Parallelism: Choosing Your Bottleneck
The Scaling Hierarchy.
Modern LLMs (like GPT-4 or Llama 3) have trillions of weights. These literal "monsters" cannot fit on the 80GB memory of a single H100 GPU. Even the 141GB of an H200 is insufficient for the training gradients and optimizer states.

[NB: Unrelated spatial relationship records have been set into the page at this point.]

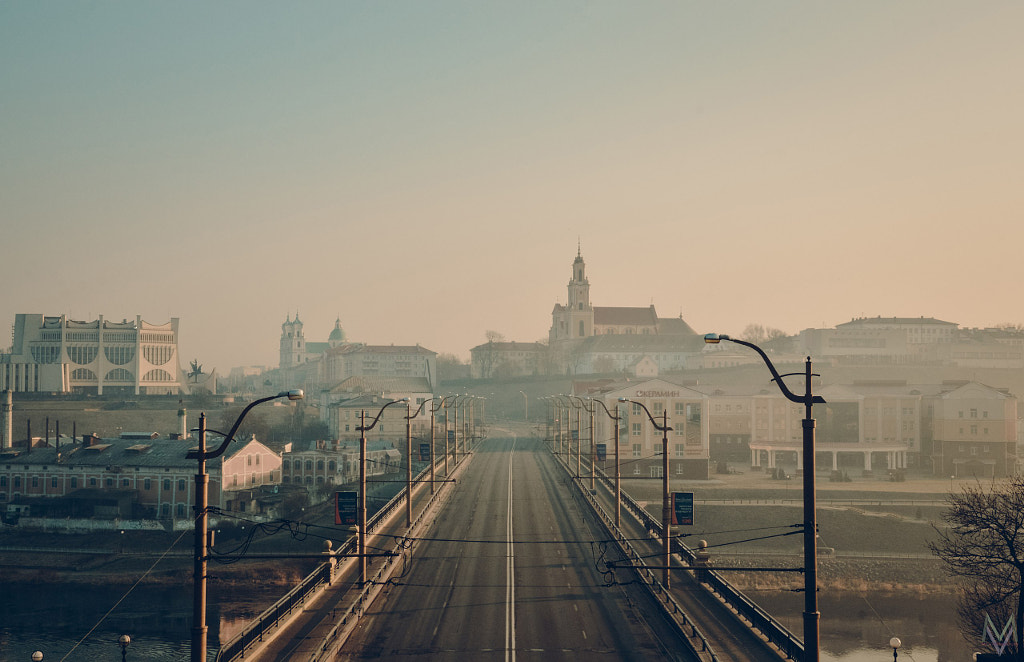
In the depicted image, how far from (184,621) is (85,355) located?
14566 centimetres

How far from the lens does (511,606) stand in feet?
129

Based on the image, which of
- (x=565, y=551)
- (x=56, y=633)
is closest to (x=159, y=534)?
(x=56, y=633)

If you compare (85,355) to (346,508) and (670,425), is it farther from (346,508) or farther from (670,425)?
(346,508)

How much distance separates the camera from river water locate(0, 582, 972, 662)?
4872 centimetres

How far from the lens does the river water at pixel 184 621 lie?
48.7m

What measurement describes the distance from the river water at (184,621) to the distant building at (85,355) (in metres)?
126

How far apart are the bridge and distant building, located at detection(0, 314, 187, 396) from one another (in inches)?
5611

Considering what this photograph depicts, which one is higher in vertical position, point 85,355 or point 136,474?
point 85,355

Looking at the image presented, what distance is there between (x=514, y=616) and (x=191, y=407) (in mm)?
→ 131202

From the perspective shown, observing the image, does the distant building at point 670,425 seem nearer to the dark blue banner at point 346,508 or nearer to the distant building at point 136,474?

Distributed training solves this by splitting the workload. However, each splitting strategy imposes a different burden on your physical network fabric—from "Burst-Heavy" data movement to "Latency-Critical" weight sharing.
Data Parallelism (DP)
Every GPU has a FULL copy of the model. Each GPU handles a DIFFERENT chunk of data.
Tensor Parallelism (TP)
A SINGLE LAYER is split across multiple GPUs. Operations (like MatMul) are split.
Pipeline Parallelism (PP)
Layers are sequential. GPU 1 does layer 1-5, GPU 2 does 6-10.
The All-Reduce Stress Test.
In Data Parallelism, at the end of every forward and backward pass, GPUs must aggregate their gradients. This is usually done via a **Cuda All-Reduce** operation. If your network isn't "Non-Blocking" (i.e. Fat-Tree), the congestion during this collective phase will cause a "Communication Wall," where GPUs sit idle waiting for the fabric.